SUPPLIED TEXT below:
Eliminating transfat:

  • The following are the two best-practice policy options
  • mandatory national limit of two grams of industrially produced trans fat per 100 grams of total fat in all foods
  • mandatory national ban on the production or use of partially hydrogenated oils (a major source of trans fat) as an ingredient in all foods
  • Countdown to 2023 is a WHO report on global trans fat elimination
  • FSSAI has employed strategies to achieve its goal of “Freedom from Trans Fat @75.”

Suggestions

  • Avoid using “Vanaspati” ghee for any kind of cooking.
  • When deep frying the foods (Poori/pakora etc.), do not heat the oil for a very long time.  Prefer to not leave the food in the oil for a very long time.
  • Do not reheat the oil or re-use the same oil for frying. The oil which has once been used for frying can be used for the preparation of vegetables, curries, dals etc.
  • Use smaller vessel (kadhai, etc.) at home for deep frying. This will allow you to do frying using a lesser amount of oil/fat.
End of SUPPLIED TEXT.
RECORD EXTRACTS below:
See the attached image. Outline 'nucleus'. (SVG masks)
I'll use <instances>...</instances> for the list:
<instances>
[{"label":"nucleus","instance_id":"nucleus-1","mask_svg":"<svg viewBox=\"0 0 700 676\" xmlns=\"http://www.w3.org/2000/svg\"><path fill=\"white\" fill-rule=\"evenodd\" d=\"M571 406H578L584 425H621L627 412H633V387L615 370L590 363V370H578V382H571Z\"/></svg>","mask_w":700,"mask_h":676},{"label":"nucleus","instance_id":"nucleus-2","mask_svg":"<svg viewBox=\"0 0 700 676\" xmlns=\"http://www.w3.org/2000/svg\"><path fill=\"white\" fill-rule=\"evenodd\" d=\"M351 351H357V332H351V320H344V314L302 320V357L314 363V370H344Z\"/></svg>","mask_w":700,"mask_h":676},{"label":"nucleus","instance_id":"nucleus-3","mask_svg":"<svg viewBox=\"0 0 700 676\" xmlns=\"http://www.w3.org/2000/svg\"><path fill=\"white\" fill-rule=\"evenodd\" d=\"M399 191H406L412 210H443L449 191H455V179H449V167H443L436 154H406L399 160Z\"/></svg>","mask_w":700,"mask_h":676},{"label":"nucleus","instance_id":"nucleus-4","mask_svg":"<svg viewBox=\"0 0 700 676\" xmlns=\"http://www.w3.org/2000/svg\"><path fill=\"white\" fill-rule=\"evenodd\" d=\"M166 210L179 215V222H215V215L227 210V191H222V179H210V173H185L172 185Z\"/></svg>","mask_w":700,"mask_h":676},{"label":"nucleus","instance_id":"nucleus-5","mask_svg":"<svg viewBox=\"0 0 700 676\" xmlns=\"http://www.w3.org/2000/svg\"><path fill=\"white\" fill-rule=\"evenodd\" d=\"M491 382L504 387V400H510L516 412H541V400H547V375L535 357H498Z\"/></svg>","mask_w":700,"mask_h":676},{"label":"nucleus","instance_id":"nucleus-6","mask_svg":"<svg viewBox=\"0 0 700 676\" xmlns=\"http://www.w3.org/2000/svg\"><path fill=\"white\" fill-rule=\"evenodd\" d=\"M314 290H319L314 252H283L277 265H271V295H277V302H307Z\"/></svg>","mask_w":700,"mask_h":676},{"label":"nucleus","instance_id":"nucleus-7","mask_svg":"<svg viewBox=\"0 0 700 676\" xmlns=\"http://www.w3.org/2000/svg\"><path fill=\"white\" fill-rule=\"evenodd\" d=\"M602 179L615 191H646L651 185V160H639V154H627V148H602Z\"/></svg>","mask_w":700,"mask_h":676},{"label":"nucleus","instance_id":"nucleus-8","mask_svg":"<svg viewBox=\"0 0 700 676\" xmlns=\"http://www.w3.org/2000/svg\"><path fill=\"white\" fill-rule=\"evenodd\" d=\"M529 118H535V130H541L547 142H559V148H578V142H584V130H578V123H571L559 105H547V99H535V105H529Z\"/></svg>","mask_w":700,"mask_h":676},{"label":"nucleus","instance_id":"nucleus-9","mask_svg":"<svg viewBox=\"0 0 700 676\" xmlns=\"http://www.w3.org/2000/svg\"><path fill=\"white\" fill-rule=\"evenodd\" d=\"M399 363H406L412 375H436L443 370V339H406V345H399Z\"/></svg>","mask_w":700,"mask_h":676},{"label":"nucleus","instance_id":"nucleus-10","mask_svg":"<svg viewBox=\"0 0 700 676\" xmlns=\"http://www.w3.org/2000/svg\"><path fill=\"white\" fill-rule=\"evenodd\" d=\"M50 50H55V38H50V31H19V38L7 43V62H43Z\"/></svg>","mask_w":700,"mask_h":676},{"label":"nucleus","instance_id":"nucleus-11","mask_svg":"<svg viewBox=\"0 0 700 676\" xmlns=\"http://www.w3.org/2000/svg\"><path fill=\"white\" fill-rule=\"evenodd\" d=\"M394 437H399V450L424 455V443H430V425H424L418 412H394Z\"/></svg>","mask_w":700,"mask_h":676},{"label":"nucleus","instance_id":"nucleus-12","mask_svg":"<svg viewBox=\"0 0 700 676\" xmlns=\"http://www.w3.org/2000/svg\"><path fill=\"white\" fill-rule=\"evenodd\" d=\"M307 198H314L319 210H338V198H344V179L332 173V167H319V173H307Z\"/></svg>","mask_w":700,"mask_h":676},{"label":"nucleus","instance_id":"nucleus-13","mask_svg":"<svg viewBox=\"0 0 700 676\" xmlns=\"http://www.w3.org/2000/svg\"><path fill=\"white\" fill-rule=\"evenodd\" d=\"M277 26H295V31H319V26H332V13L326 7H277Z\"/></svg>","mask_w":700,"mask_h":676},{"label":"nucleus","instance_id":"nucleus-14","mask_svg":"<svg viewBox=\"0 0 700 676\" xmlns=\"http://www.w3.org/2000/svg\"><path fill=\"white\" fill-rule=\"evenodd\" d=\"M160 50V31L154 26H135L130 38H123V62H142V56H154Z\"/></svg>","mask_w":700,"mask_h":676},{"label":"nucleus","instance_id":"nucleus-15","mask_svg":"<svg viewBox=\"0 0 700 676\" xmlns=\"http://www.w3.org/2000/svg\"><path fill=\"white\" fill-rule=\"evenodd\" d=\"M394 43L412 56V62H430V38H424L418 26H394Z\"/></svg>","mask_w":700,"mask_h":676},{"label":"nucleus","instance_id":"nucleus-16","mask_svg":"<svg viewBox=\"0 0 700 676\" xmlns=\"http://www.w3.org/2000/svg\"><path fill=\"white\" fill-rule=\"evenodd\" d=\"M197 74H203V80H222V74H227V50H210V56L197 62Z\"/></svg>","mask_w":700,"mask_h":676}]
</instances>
End of RECORD EXTRACTS.
EXERCISE DIRECTIONS:
Resume the text on eliminating trans fat after its final line, "This will allow you to do frying using a lesser amount of oil/fat."

RESULT FOR THIS EXERCISE:
  • Limit the consumption of baked/processed foods like biscuit/fan, cake, chips, fried savoury mixtures (namkeens, etc.).

Sources: DTE

Previous Year Question

Q1) Regular intake of fresh fruits and vegetables is recommended in the diet since they are a good source of antioxidants .How do antioxidants help a person maintain health and promote longevity? (2011)

  1. They activate the enzymes necessary for vitamin synthesis in the body and help prevent vitamin deficiency.
  2. They prevent excessive oxidation of Carbohydrates, fats and proteins in the body and avoid unnecessary wastage of energy.
  3. They neutralize the free radicals produced in the body during metabolism.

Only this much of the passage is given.